[BEAM-9640] Sketching watermark tracking on FnApiRunner #11296

pabloem · 2020-04-02T18:48:37Z

This change adds an initial 'sketch' of watermark tracking to the batch runner. Watermark tracking is done like so:

If a PCollection has a delayed application, its watermark will be held at MIN_WATERMARK.
If a PTransform has a channel split, its input PCollection's watermark will be held at MIN_WATERMARK
For timers, an 'input pcollection' node is created for each timer family to be consumed by a transform. If a bundle execution returns a timer set at time X, the input PCollection for that timer family will be held at X. This will hold back the downstream watermarks from the stage.

Post-Commit Tests Status (on master branch)

Lang	Dataflow	Samza	Twister2
Go	---	---	---
Java
Python		---	---
XLang		---	---

Pre-Commit Tests Status (on master branch)
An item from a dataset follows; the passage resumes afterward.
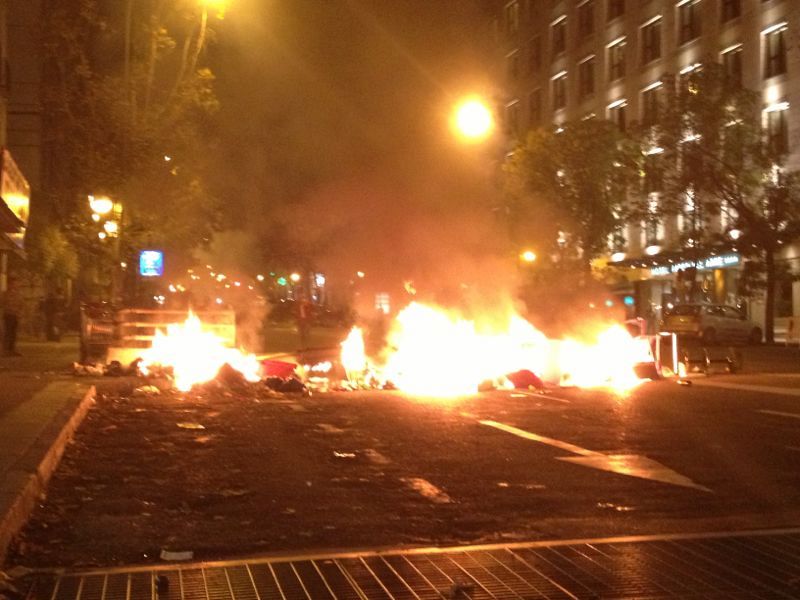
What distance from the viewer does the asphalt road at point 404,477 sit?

---	Java	Python	Go	Website	Whitespace	Typescript
Non-portable
Portable	---		---	---	---	---

See .test-infra/jenkins/README for trigger phrase, status and link of all Jenkins jobs.
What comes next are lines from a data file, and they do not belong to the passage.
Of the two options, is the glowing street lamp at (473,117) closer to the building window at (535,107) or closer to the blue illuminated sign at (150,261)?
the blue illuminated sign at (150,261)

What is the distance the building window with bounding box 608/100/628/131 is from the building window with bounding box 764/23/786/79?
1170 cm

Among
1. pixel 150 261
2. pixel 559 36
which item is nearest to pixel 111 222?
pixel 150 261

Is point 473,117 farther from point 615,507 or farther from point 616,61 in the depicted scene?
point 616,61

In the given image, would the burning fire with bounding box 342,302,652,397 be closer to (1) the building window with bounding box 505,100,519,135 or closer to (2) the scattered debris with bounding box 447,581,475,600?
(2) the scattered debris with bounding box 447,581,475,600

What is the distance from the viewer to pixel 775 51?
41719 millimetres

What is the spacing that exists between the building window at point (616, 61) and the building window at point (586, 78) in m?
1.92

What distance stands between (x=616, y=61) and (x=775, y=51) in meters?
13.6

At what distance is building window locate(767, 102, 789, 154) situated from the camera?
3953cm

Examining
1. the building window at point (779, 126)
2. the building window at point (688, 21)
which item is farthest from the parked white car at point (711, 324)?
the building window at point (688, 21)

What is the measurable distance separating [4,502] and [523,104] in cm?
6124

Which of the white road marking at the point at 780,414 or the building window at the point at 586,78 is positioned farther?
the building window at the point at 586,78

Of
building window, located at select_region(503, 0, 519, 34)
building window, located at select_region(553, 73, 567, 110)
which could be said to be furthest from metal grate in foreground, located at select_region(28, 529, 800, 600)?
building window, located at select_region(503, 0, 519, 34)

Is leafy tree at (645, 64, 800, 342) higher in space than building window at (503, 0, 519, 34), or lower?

GitHub Actions Tests Status (on master branch)

See CI.md for more information about GitHub Actions CI.

pabloem · 2020-04-03T18:44:11Z

This is the output of watermark_manager.show() for one pipeline:

pabloem · 2020-04-30T23:30:33Z

r: @robertwb

robertwb

Sorry it took so long to get to this. Most of my questions are around watermark advancement.

sdks/python/apache_beam/runners/portability/fn_api_runner/execution.py

sdks/python/apache_beam/runners/portability/fn_api_runner/fn_runner.py

sdks/python/apache_beam/runners/portability/fn_api_runner/watermark_manager.py

robertwb · 2020-05-05T21:04:42Z

sdks/python/apache_beam/runners/portability/fn_api_runner/watermark_manager.py

+      w = min(i.watermark() for i in self.inputs)
+      return w
+
+    def input_watermark(self):


This doesn't seem right, the input watermarks should always be an upper bound on the output watermark.

That makes sense. I've changed the output_watermark to be calculated based on downstream PCollections.

sdks/python/apache_beam/runners/portability/fn_api_runner/watermark_manager.py

robertwb · 2020-05-05T21:12:27Z

sdks/python/apache_beam/runners/portability/fn_api_runner/watermark_manager.py

+    def set_watermark(self, wm):
+      raise NotImplementedError('Stages do not have a watermark')
+
+    def output_watermark(self):


This doesn't seem to take into account data that's "in flight." E.g. all the input watermarks could be at max-timestamp, but that doesn't mean that all the inputs' data has been consumed.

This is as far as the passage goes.